Types of Speech Recognition

There are two types of speech recognition. One is called speaker–dependent and the other is speaker–independent. Speaker–dependent software is commonly used for dictation software, while speaker–independent software is more commonly found in telephone applications.

Speaker–dependent software works by learning the unique characteristics of a single person's voice, in a way similar to voice recognition. New users must first "train" the software by speaking to it, so the computer can analyze how the person talks. This often means users have to read a few pages of text to the computer before they can use the speech recognition software.

Speaker–independent software is designed to recognize anyone's voice, so no training is involved.

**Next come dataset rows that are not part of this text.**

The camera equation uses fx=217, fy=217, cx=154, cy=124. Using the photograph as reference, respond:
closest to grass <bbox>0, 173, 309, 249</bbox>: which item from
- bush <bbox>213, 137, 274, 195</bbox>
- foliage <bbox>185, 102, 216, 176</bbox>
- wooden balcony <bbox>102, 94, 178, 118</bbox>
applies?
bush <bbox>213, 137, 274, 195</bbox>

This means it is the only real option for applications such as interactive voice response systems — where businesses can't ask callers to read pages of text before using the system. The downside is that speaker–independent software is generally less accurate than speaker–dependent software.

Speech recognition engines that are speaker independent generally deal with this fact by limiting the grammars they use. By using a smaller list of recognized words, the speech engine is more likely to correctly recognize what a speaker said.

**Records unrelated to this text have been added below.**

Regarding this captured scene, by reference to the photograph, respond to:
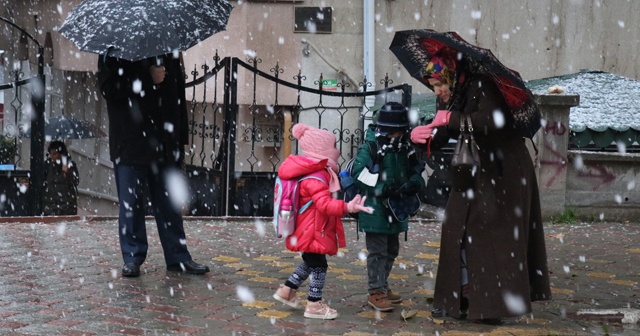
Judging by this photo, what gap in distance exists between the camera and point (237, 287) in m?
8.11

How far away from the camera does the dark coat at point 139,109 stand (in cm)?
822

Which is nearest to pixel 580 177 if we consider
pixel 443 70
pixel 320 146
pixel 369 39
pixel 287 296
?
pixel 369 39

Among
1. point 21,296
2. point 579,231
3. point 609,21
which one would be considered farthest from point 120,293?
point 609,21

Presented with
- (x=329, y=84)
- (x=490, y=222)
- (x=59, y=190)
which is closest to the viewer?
(x=490, y=222)

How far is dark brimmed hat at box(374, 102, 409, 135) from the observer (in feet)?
23.6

This makes speaker–independent software ideal for most IVR systems, and any application where a large number of people will be using the same system. Speaker dependent software is used more widely in dictation software, where only one person will use the system and there is a need for a large grammar.

The LumenVox Speech Engine, which powers all of our speech software, is speaker–independent. It is not dictation software, it is not the same as voice recognition, and it is not capable of recognizing an unlimited number of words at once. It is designed for recognizing specific information, primarily by callers into a telephone IVR. It works well as a call router, auto–attendant, or any other application where designers have an idea what sort of words a speaker is likely to say.

To build it, we take hundreds of hours of transcribed audio and use it to build a language model. This is a database that tells our Speech Engine what sounds look like mathematically — math is the only language computers really recognize.

Because the audio we use to build the models contains hundreds of speakers, the Engine has a wide variety of voices it can recognize. This is what makes it speaker–independent.

When the Engine receives input from a speech application, it converts the speaker's audio into a mathematical representation and compares it to its internal models. This gives the Engine an idea of which sounds make up the audio, and it compares those sounds to the words specified in the speech application's grammar.

This is not an exact process. Because there are many subtle variations on how words are pronounced, the Speech Engine is never able to be positive what the speaker said. For instance, even humans can never be sure what somebody said to them if the audio is not clear. Consider how difficult it is to distinguish between the letters "t" and "b" when a person is spelling a word.

Our speech recognition software handles this uncertainty by using a method based on probabilities. In the same way a public opinion poll has a margin of error for a specific confidence threshold, the Speech Engine returns a confidence score for any audio it attempts to recognize. This score represents how likely it is that the Engine's recognition result matches what the speaker said.